> _Required work_
Give all of the lines again exactly as they read.

> _Supplied material_
++++++
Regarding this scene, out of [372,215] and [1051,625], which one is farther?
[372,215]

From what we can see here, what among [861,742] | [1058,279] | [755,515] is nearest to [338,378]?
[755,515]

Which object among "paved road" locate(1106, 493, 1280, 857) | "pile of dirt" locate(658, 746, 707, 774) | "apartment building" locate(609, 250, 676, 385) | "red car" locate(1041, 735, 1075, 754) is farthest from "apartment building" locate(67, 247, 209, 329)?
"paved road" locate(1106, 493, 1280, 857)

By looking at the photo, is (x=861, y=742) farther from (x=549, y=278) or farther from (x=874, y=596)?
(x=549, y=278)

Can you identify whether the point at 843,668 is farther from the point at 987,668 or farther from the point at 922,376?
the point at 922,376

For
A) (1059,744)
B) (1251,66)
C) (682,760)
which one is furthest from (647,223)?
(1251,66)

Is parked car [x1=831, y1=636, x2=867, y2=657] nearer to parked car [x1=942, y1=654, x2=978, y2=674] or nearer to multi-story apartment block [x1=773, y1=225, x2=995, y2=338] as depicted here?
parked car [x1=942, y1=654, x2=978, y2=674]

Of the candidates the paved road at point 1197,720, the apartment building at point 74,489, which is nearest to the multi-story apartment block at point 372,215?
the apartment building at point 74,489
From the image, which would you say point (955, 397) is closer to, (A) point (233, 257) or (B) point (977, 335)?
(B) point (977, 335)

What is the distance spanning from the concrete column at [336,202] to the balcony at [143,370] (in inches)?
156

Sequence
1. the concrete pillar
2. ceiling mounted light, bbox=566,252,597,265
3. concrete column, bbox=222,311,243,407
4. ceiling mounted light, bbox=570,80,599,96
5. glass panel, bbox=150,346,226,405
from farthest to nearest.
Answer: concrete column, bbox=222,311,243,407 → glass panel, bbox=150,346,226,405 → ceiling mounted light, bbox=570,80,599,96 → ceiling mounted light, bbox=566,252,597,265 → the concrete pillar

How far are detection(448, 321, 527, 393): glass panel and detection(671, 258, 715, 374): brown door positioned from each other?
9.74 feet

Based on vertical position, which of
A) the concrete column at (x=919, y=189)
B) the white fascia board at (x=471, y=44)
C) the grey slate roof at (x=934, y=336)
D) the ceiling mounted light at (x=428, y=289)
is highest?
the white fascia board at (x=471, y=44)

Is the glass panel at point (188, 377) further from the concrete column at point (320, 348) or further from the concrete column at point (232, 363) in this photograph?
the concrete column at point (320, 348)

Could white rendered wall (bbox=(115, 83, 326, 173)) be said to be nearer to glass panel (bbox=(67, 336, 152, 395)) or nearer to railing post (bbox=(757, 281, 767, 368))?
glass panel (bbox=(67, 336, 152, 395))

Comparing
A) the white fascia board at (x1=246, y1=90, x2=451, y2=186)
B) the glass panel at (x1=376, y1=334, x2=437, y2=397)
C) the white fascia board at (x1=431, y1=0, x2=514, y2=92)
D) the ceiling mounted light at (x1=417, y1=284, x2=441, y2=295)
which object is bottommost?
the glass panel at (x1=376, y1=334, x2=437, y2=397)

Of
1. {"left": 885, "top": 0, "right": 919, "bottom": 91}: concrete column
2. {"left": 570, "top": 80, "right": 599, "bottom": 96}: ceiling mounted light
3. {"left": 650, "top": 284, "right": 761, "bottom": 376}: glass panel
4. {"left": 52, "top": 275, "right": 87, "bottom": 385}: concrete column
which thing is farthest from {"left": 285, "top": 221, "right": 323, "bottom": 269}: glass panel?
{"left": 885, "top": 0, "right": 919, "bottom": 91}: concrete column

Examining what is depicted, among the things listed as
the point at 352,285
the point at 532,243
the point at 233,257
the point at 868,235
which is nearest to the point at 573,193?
++++++
> _Finished task_
Regarding this scene, out of [372,215] and [1051,625], which one is farther?
[372,215]

From what we can see here, what among [861,742] | [1058,279] | [755,515] is nearest to [338,378]?
[755,515]

Which object among "paved road" locate(1106, 493, 1280, 857) | "pile of dirt" locate(658, 746, 707, 774) | "apartment building" locate(609, 250, 676, 385) | "red car" locate(1041, 735, 1075, 754) is farthest from "apartment building" locate(67, 247, 209, 329)?
"paved road" locate(1106, 493, 1280, 857)

By looking at the photo, is (x=861, y=742) farther from (x=549, y=278) or farther from (x=874, y=596)?
(x=549, y=278)

Can you identify whether the point at 843,668 is farther from the point at 987,668 or farther from the point at 922,376?
the point at 922,376

For
A) (1059,744)
B) (1251,66)
C) (682,760)
which one is furthest from (647,223)?
(1251,66)

Is parked car [x1=831, y1=636, x2=867, y2=657] nearer to parked car [x1=942, y1=654, x2=978, y2=674] or nearer to multi-story apartment block [x1=773, y1=225, x2=995, y2=338] as depicted here?
parked car [x1=942, y1=654, x2=978, y2=674]

Of the candidates the paved road at point 1197,720, the apartment building at point 74,489, which is nearest to the multi-story apartment block at point 372,215?
the apartment building at point 74,489
From the image, which would you say point (955, 397) is closer to, (A) point (233, 257) or (B) point (977, 335)?
(B) point (977, 335)

What is the distance spanning from the concrete column at [336,202] to the balcony at [143,370] (in inches)?
156

Sequence
1. the concrete pillar
2. ceiling mounted light, bbox=566,252,597,265
3. concrete column, bbox=222,311,243,407
4. ceiling mounted light, bbox=570,80,599,96
5. glass panel, bbox=150,346,226,405
from farthest to nearest.
Answer: concrete column, bbox=222,311,243,407 → glass panel, bbox=150,346,226,405 → ceiling mounted light, bbox=570,80,599,96 → ceiling mounted light, bbox=566,252,597,265 → the concrete pillar

How far are detection(448, 321, 527, 393): glass panel and detection(671, 258, 715, 374): brown door positioned from each other?
9.74 feet

Based on vertical position, which of
A) the concrete column at (x=919, y=189)
B) the white fascia board at (x=471, y=44)
C) the grey slate roof at (x=934, y=336)
D) the ceiling mounted light at (x=428, y=289)
is highest?
the white fascia board at (x=471, y=44)

Is the glass panel at point (188, 377) further from the concrete column at point (320, 348) or further from the concrete column at point (232, 363) in this photograph?
the concrete column at point (320, 348)

Could white rendered wall (bbox=(115, 83, 326, 173)) be said to be nearer to glass panel (bbox=(67, 336, 152, 395)) or nearer to railing post (bbox=(757, 281, 767, 368))?
glass panel (bbox=(67, 336, 152, 395))

Comparing
A) the white fascia board at (x1=246, y1=90, x2=451, y2=186)
B) the glass panel at (x1=376, y1=334, x2=437, y2=397)
C) the white fascia board at (x1=431, y1=0, x2=514, y2=92)
D) the ceiling mounted light at (x1=417, y1=284, x2=441, y2=295)
which object is bottommost?
the glass panel at (x1=376, y1=334, x2=437, y2=397)

Of
1. {"left": 885, "top": 0, "right": 919, "bottom": 91}: concrete column
2. {"left": 570, "top": 80, "right": 599, "bottom": 96}: ceiling mounted light
3. {"left": 650, "top": 284, "right": 761, "bottom": 376}: glass panel
4. {"left": 52, "top": 275, "right": 87, "bottom": 385}: concrete column
which thing is farthest from {"left": 285, "top": 221, "right": 323, "bottom": 269}: glass panel?
{"left": 885, "top": 0, "right": 919, "bottom": 91}: concrete column

Examining what is depicted, among the things listed as
the point at 352,285
the point at 532,243
the point at 233,257
the point at 868,235
which is nearest to the point at 573,193?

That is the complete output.